What I also noticed is that the performance on the ThinkPad damatically worse than on the workstation.

Conclusion #

If you’re tuning I/O performance on OpenBSD — whether for databases, file servers, or personal use — don’t fall into the “more jobs = more performance” trap. Our tests clearly show:

6 to 8 parallel jobs is optimal for both reads and writes.
Beyond that, latency suffers and throughput gains are negligible.

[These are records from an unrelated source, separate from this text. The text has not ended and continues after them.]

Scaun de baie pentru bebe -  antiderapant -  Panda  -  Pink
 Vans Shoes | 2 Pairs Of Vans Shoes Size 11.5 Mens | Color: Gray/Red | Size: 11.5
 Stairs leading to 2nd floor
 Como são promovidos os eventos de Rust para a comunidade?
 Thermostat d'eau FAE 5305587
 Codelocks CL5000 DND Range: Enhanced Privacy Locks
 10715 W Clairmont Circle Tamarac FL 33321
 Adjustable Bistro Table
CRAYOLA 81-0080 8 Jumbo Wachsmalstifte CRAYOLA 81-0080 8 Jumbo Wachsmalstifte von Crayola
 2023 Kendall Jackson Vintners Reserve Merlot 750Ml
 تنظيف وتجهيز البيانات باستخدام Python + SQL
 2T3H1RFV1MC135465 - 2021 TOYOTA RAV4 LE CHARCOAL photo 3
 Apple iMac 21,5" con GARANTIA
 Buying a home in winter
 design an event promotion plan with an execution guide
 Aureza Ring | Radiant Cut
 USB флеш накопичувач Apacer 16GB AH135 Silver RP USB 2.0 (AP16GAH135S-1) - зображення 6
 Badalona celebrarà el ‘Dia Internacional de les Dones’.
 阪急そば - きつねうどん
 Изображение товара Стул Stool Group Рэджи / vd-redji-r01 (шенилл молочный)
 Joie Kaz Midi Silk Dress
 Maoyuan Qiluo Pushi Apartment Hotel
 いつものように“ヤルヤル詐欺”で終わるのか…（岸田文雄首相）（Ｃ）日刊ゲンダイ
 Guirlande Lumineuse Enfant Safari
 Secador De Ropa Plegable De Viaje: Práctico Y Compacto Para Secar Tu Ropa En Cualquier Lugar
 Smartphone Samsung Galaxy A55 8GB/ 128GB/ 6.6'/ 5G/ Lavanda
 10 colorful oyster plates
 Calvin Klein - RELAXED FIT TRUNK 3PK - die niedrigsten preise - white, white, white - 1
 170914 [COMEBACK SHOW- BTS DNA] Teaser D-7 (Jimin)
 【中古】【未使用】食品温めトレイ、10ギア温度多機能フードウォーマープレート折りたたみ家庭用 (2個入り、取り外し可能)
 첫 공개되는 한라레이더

I wanted to get a quick but solid overview of how well OpenBSD handles disk I/O across increasing thread counts. The results matched my expectations — scaling up works to a point, but there are trade-offs. What these benchmarks don’t show is that once the number of threads grows too large, my KDE desktop becomes almost unusable. This is something to keep in mind for real-world multitasking scenarios.

An upcoming test I plan to run will involve RW performance on USB sticks, which could offer more insight as we stress more subsystems.